Suzanne Ruggles, the Barefoot Gardener. COURTESY SUZANNE RUGGLES

Brendan J. O’Reilly on Mar 1, 2023

Westhampton garden designer and naturalist Suzanne Ruggles, aka the Barefoot Gardener, will join staff from the Evelyn Alexander Wildlife Rescue Center at Hampton Bays Library on Wednesday, March 8, to encourage homeowners to do away with their lawns in favor of native plants that promote biodiversity and a vibrant ecosystem.

It’s a message that Ruggles has been spreading for some time, and it’s what she practices at her own home, which she said in an interview last week is a National Wildlife Federation Certified Wildlife Habitat.

This time around, the presentation is titled “Goodbye Lawn, Hello Biodiversity.”

“The lecture that I give, which is normally titled ‘The Tyranny of Landscaping,’ is about how the common Hamptons landscaping practices are detrimental to the soil, the air, the water, and thus all wildlife and insects and pollinators,” she said.

She said the antidote to the environmental damage is to revegetate with native plants that nurture “all the things we need to survive.”

“When we do native landscapes, we’re actually helping ourselves and all other native life forms in the process of that,” Ruggles said.

She touted the benefits of enhancing biodiversity — all the flora and fauna that exists in a given area. “We need each other,” she said, noting that, for example, opossums eat ticks, and swallows, bats and dragonflies eat mosquitoes. She said beneficial creatures have been replaced by chemical pesticides, which kill the helpful creatures as they kill pests.

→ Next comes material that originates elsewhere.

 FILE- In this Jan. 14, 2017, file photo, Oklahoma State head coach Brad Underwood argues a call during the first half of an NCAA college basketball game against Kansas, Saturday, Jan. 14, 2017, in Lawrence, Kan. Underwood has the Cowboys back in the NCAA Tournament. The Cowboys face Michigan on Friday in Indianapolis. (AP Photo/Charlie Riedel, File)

Native plants can also be important for nesting animals.

“The cinnamon fern, hummingbirds use that so-called cinnamon to line their nests to keep mites away from their babies,” Ruggles said. “There’s just so many examples of how we’re all interconnected, and when we use chemicals to kill one creature, we’re upsetting the balance, actually affecting ourselves.”

Though she has lost count, she said she has delivered this talk more than 200 times to schools, civic organizations, garden clubs and environmental organizations. She’s also appeared on television and radio to discuss the topic and has published articles.

“Basically, I do whatever I can in my small way for nature,” she said.

Ruggles has been going by the Barefoot Gardener for about 35 years.

“I was working for a garden center, and I was managing a crew for them — and I never had shoes on,” she recalled. “So one of the crew members said, ‘If you ever have your own business, you should call it the Barefoot Gardener.’”

She took that advice.

Her business includes garden design, installation and maintenance.

“I don’t like to call myself a landscaper, because people conjure up images of, like, the mow-and-blow paradigm,” she said. “I like to call it ‘ecosystem restoration,’ because we take out lawns and we put the native plants back — whatever native plant is appropriate to the site, whether it’s maritime system or woodland system or grassland system. We plant the native plants, and then people get to enjoy not only the plants and the flowers but the turtles and the birds and butterflies and hummingbirds and everything else that has coevolved with those plants.”

“Coevolve” is one of the key concepts for understanding the native plant movement. What it comes down to is that animals, from the smallest insects to the largest mammals, evolved in concert with the plants that they eat or that their food sources eat. When the plants they rely on are replaced with turf grasses or nonnative shrubs and trees, they struggle to survive.

Habitat destruction and a lack of native plants are among the reasons researchers give for a sharp decline in bird and insect populations in North America in recent decades.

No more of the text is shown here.